── EXTRACTED TEXT ──
Methods: The inhibitory effects of AC10364 on the proliferation of Bel/fu cells were examined using a cytotoxicity assay. Apoptosis of Bel/fu cells was detected using FITC annexin V and PI staining following treatment with AC10364 for 24 h. The factors regulating apoptosis were identified by Western blot using lysates of Bel/fu cells treated with AC10364 for 0, 12, 24, or 36 h. Genes associated with tumorigenesis or growth were analyzed by reverse transcription–quantitative polymerase chain reaction using Bel/fu cells treated for 12, 24, or 36 h with AC10364.
───
TASK SET:
[1] Answer these questions about the methods passage above:
(a) What staining was used to detect apoptosis of Bel/fu cells?
(b) At which treatment times were the Bel/fu cell lysates for Western blot collected?
(c) What technique was used to analyze genes associated with tumorigenesis or growth?
[2] Copy the methods passage above word for word, from "Methods: The inhibitory" up to and including "h with AC10364.".
── ENTRIES SHOWN ──
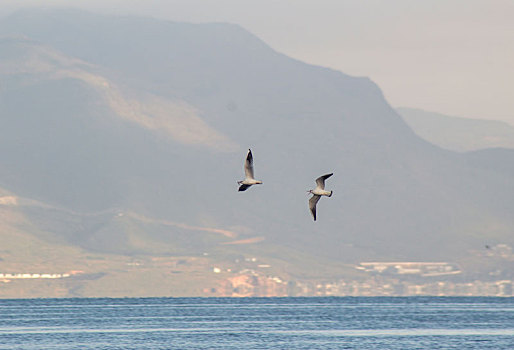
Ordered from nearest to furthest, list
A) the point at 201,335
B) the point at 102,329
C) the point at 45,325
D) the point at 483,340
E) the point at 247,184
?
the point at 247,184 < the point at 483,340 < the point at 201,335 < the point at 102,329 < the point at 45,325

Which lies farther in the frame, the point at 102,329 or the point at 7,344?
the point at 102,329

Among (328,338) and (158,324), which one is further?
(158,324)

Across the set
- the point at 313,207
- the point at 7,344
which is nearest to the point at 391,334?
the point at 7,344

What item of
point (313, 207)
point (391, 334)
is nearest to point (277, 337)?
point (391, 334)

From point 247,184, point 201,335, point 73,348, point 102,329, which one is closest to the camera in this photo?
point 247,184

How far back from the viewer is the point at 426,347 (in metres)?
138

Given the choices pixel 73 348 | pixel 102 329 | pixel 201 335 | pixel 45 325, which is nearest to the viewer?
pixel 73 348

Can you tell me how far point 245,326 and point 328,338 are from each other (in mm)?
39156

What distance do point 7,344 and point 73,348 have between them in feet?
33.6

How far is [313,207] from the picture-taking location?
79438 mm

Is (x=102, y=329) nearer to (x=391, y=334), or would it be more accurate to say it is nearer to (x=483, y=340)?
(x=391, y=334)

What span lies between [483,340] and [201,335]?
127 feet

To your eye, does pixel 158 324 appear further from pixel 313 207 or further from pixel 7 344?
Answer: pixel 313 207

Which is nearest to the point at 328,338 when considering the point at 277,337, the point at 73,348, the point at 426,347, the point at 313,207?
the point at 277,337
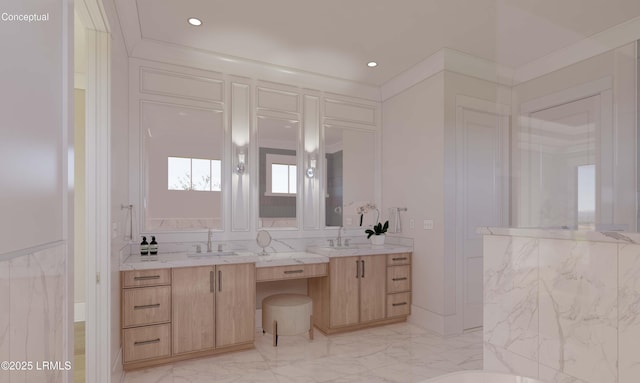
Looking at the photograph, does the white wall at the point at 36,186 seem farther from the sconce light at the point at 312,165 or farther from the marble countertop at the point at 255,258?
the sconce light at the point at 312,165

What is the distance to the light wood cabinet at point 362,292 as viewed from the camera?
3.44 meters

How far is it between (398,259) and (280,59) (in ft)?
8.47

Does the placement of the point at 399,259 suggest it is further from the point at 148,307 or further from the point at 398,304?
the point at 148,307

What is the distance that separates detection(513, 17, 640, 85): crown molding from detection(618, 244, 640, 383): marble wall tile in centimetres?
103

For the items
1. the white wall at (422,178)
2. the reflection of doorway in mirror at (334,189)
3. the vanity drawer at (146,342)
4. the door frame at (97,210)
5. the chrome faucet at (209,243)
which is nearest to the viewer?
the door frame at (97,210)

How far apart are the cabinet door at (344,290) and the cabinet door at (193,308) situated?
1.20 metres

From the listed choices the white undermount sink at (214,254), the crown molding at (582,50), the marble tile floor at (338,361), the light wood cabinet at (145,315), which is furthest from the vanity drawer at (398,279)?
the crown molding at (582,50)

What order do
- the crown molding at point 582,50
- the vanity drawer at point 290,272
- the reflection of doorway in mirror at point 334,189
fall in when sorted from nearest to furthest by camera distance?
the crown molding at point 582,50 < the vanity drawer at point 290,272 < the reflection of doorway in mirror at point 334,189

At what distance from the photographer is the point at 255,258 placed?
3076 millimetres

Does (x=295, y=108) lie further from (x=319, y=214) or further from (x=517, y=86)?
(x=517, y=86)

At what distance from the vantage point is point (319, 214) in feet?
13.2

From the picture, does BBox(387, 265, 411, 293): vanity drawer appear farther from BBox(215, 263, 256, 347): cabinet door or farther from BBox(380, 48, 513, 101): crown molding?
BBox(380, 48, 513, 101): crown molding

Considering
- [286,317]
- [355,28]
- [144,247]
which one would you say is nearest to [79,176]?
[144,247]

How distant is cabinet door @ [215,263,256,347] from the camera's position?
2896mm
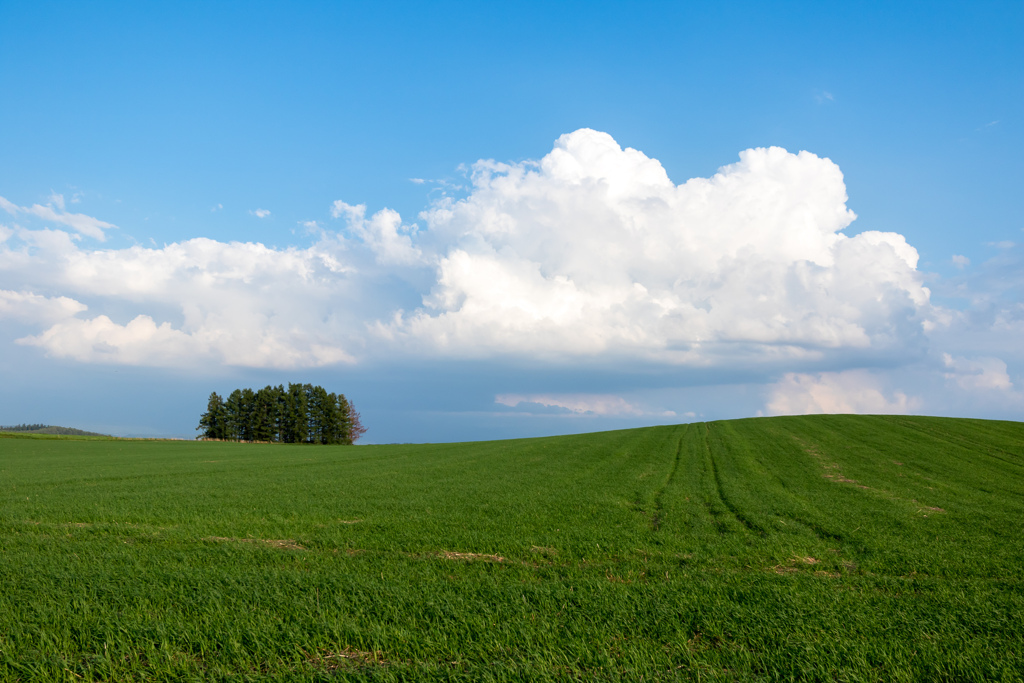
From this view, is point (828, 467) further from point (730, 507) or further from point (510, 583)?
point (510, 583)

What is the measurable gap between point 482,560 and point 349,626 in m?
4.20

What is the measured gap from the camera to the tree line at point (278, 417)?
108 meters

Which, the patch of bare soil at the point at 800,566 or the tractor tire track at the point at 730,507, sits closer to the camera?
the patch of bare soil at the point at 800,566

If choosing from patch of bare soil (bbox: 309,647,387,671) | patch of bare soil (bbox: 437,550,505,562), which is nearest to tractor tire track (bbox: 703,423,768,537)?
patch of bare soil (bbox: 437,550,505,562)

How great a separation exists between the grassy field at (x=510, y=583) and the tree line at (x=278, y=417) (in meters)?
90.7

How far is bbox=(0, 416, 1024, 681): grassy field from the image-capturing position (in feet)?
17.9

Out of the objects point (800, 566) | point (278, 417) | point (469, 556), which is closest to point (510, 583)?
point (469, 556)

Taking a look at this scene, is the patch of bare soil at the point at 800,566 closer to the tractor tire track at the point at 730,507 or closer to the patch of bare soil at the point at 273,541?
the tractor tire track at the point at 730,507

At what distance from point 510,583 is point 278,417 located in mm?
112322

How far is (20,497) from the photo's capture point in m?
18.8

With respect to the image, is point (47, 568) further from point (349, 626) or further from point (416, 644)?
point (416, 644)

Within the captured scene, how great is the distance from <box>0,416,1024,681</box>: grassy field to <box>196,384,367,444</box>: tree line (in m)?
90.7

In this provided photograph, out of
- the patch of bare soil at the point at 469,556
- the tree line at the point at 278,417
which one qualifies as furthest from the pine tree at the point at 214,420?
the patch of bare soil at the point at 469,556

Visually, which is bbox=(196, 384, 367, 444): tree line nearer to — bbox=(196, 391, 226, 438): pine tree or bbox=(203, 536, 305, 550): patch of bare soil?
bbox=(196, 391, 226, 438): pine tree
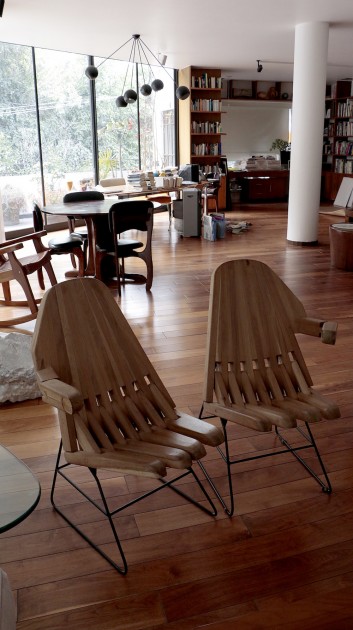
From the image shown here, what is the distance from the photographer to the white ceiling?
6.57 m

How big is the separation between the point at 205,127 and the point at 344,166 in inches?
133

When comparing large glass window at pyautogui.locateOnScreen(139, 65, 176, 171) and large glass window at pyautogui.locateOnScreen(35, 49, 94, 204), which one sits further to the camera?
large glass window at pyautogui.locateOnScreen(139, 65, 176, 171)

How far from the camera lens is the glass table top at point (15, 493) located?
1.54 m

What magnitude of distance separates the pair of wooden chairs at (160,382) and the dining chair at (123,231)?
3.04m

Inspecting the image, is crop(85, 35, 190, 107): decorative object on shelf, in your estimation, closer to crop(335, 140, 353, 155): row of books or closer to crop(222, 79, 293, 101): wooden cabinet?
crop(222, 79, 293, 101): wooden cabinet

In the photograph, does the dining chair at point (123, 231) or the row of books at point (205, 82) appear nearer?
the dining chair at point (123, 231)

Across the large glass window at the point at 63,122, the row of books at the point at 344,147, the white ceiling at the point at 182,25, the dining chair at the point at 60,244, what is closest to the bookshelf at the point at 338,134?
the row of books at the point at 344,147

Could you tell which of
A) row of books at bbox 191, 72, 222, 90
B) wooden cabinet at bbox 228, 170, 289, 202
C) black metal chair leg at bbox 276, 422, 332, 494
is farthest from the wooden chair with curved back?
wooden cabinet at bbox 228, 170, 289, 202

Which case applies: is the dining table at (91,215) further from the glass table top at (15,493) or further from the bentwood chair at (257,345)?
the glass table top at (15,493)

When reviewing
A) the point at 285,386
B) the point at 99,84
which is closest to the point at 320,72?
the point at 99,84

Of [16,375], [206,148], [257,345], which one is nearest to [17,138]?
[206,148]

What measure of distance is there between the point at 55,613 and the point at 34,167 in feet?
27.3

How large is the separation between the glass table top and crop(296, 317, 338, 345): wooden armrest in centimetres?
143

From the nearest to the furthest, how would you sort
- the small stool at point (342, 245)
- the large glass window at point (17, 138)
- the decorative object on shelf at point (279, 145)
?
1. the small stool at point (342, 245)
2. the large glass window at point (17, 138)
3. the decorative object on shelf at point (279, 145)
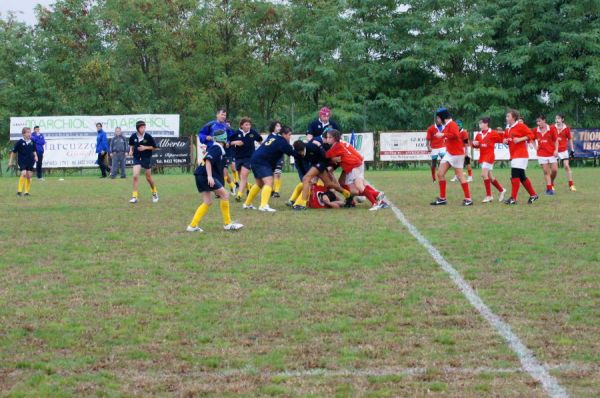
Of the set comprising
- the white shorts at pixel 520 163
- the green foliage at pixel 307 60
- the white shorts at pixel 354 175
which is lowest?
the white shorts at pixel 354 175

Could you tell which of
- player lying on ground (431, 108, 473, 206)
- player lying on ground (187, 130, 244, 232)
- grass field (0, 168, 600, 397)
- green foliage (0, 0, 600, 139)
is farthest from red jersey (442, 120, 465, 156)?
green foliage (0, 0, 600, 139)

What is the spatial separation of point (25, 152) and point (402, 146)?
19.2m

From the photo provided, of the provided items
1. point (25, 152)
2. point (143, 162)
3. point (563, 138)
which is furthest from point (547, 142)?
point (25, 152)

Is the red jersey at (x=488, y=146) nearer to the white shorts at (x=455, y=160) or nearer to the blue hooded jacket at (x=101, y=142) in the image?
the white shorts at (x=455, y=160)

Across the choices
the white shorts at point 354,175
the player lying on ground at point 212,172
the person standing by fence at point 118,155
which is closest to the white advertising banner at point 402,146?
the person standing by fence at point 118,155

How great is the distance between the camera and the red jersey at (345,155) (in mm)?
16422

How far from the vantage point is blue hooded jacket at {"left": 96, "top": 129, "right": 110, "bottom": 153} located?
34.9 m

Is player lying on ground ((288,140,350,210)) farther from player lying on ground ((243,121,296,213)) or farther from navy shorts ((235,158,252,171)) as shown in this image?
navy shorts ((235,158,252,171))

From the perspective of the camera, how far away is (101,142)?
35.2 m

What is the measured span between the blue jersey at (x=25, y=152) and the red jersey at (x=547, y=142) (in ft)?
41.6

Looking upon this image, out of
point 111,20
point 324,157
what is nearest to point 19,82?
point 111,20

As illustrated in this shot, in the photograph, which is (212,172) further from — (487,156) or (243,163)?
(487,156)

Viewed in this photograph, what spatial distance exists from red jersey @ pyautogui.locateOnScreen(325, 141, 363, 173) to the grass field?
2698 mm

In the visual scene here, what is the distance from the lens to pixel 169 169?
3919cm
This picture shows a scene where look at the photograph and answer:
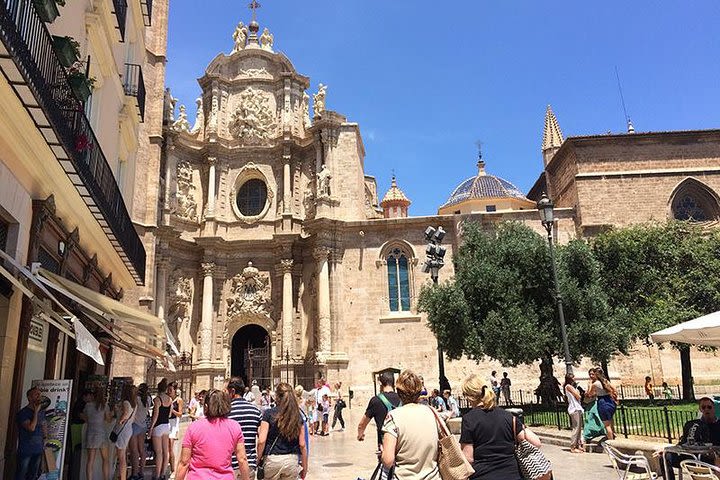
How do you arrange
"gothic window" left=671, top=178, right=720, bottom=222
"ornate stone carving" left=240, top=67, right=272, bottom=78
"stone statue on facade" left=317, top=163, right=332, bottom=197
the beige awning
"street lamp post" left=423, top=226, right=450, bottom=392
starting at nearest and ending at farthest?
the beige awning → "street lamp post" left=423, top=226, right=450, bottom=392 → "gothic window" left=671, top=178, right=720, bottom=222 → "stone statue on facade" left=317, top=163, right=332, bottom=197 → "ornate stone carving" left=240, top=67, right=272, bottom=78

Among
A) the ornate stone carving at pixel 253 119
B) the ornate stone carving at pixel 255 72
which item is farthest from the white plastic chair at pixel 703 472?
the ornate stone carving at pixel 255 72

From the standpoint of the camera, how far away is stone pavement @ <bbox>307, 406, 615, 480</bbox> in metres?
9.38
───
SOLUTIONS BELOW:
[1]
(a) FITC annexin V and PI staining.
(b) 0, 12, 24, or 36 h.
(c) Reverse transcription–quantitative polymerase chain reaction.

[2]
Methods: The inhibitory effects of AC10364 on the proliferation of Bel/fu cells were examined using a cytotoxicity assay. Apoptosis of Bel/fu cells was detected using FITC annexin V and PI staining following treatment with AC10364 for 24 h. The factors regulating apoptosis were identified by Western blot using lysates of Bel/fu cells treated with AC10364 for 0, 12, 24, or 36 h. Genes associated with tumorigenesis or growth were analyzed by reverse transcription–quantitative polymerase chain reaction using Bel/fu cells treated for 12, 24, or 36 h with AC10364.